You can denote the text using the span
tag, like
<span lang="fr">Bonjour!</span>.
If you’re going to use it, have a look at the the common language codes.
title
This is one of my favourite things that came with HTML 4.01. It allows you to add in tooltip text, like the alt
attribute; but now you can add it to absolutely anything. You can give table cells titles, add in extra information to your links, and even hide jokes in your code that will only appear when a reader is on a specific word or sentence in your text.
Deprecated Elements
A deprecated element is one that is on the way out, but one which has been given a few more months to live before its life fully ends. There are much better elements than these available now, so your usage of them should be downscaled as much as possible.
<applet>
- Used to add Java applets. Use the new
<object>
element instead. <basefont>
- Used to affect text on the whole page. Use stylesheets instead.
<center>
- Used to center elements. Use
<div align="center">
or stylesheets. <dir>
- Used to make lists. Use
ul
s instead. Lists tutorial. <font>
- Ah, the classic font element. Still good for small things, but stylesheets have taken over. This is one element you should really try to avoid using.
<isindex>
- Just use the
input
tag. <menu>
- Another type of list that is redundant thanks to the
ul
element. <s>
- Creates strike-through effects. Use the stylesheets again, or the new
del
element. <strike>
- Same as above, use style.
<u>
- The underlining element, use stylesheets or
ins
instead.
Dead Elements
These are the elements that were so useless that they’re out on their asses for good. Never use these, you can’t guarantee the browsers will continue to support them. All three of these elements have been replaced by one new element — so you can see how they were useless.

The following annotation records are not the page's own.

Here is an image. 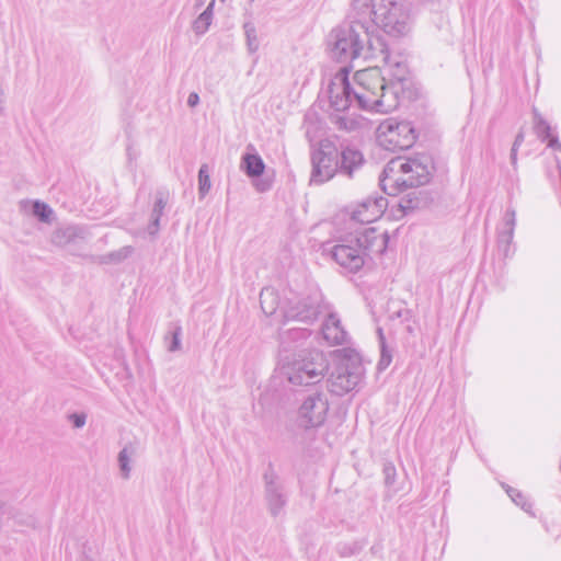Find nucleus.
Listing matches in <instances>:
<instances>
[{
    "mask_svg": "<svg viewBox=\"0 0 561 561\" xmlns=\"http://www.w3.org/2000/svg\"><path fill=\"white\" fill-rule=\"evenodd\" d=\"M381 70L369 67L355 72L350 82L348 70L341 69L331 80L328 92L330 105L335 112L346 111L353 103L358 108L378 113L377 92L382 87Z\"/></svg>",
    "mask_w": 561,
    "mask_h": 561,
    "instance_id": "f257e3e1",
    "label": "nucleus"
},
{
    "mask_svg": "<svg viewBox=\"0 0 561 561\" xmlns=\"http://www.w3.org/2000/svg\"><path fill=\"white\" fill-rule=\"evenodd\" d=\"M434 171L433 159L420 153L407 159H391L379 178L382 191L388 195H398L409 187H417L430 182Z\"/></svg>",
    "mask_w": 561,
    "mask_h": 561,
    "instance_id": "f03ea898",
    "label": "nucleus"
},
{
    "mask_svg": "<svg viewBox=\"0 0 561 561\" xmlns=\"http://www.w3.org/2000/svg\"><path fill=\"white\" fill-rule=\"evenodd\" d=\"M389 236L387 231L379 232L377 228L369 227L356 236H348L340 240L331 250L332 259L351 273L358 272L365 264L370 252L383 253L387 249Z\"/></svg>",
    "mask_w": 561,
    "mask_h": 561,
    "instance_id": "7ed1b4c3",
    "label": "nucleus"
},
{
    "mask_svg": "<svg viewBox=\"0 0 561 561\" xmlns=\"http://www.w3.org/2000/svg\"><path fill=\"white\" fill-rule=\"evenodd\" d=\"M329 363L319 350H304L284 369L293 386H317L328 371Z\"/></svg>",
    "mask_w": 561,
    "mask_h": 561,
    "instance_id": "20e7f679",
    "label": "nucleus"
},
{
    "mask_svg": "<svg viewBox=\"0 0 561 561\" xmlns=\"http://www.w3.org/2000/svg\"><path fill=\"white\" fill-rule=\"evenodd\" d=\"M383 64L388 78L381 73L382 87L376 93L378 113H389L399 106L400 96L404 93L409 76L408 65L399 56H391V61Z\"/></svg>",
    "mask_w": 561,
    "mask_h": 561,
    "instance_id": "39448f33",
    "label": "nucleus"
},
{
    "mask_svg": "<svg viewBox=\"0 0 561 561\" xmlns=\"http://www.w3.org/2000/svg\"><path fill=\"white\" fill-rule=\"evenodd\" d=\"M341 358L327 380L328 390L344 396L356 388L364 375L359 354L351 348L340 351Z\"/></svg>",
    "mask_w": 561,
    "mask_h": 561,
    "instance_id": "423d86ee",
    "label": "nucleus"
},
{
    "mask_svg": "<svg viewBox=\"0 0 561 561\" xmlns=\"http://www.w3.org/2000/svg\"><path fill=\"white\" fill-rule=\"evenodd\" d=\"M364 23H350L334 28L329 35L332 57L340 62H347L362 57L363 45L360 31Z\"/></svg>",
    "mask_w": 561,
    "mask_h": 561,
    "instance_id": "0eeeda50",
    "label": "nucleus"
},
{
    "mask_svg": "<svg viewBox=\"0 0 561 561\" xmlns=\"http://www.w3.org/2000/svg\"><path fill=\"white\" fill-rule=\"evenodd\" d=\"M376 9L374 25L381 27L385 33L400 37L410 32V12L404 3L393 0H376Z\"/></svg>",
    "mask_w": 561,
    "mask_h": 561,
    "instance_id": "6e6552de",
    "label": "nucleus"
},
{
    "mask_svg": "<svg viewBox=\"0 0 561 561\" xmlns=\"http://www.w3.org/2000/svg\"><path fill=\"white\" fill-rule=\"evenodd\" d=\"M377 140L386 150H405L413 146L416 134L410 122L388 118L378 126Z\"/></svg>",
    "mask_w": 561,
    "mask_h": 561,
    "instance_id": "1a4fd4ad",
    "label": "nucleus"
},
{
    "mask_svg": "<svg viewBox=\"0 0 561 561\" xmlns=\"http://www.w3.org/2000/svg\"><path fill=\"white\" fill-rule=\"evenodd\" d=\"M337 158V146L330 139L320 140L310 156L312 167L310 182L323 184L333 179L339 172Z\"/></svg>",
    "mask_w": 561,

<listing>, <plaintext>, and <xmp>.
Use pre
instead. This creates PREformatted text (text which follows its layout in your code).
And that’s the lot. By this stage, you are encouraged to use all of these elements. Most people have either upgraded their browsers or bought computers with the newest software on it, so the majority of the web audience are on the same level. That said, there are some elements here that still aren’t supported in even the newest browsers, so test your pages out before you go using any of these elements.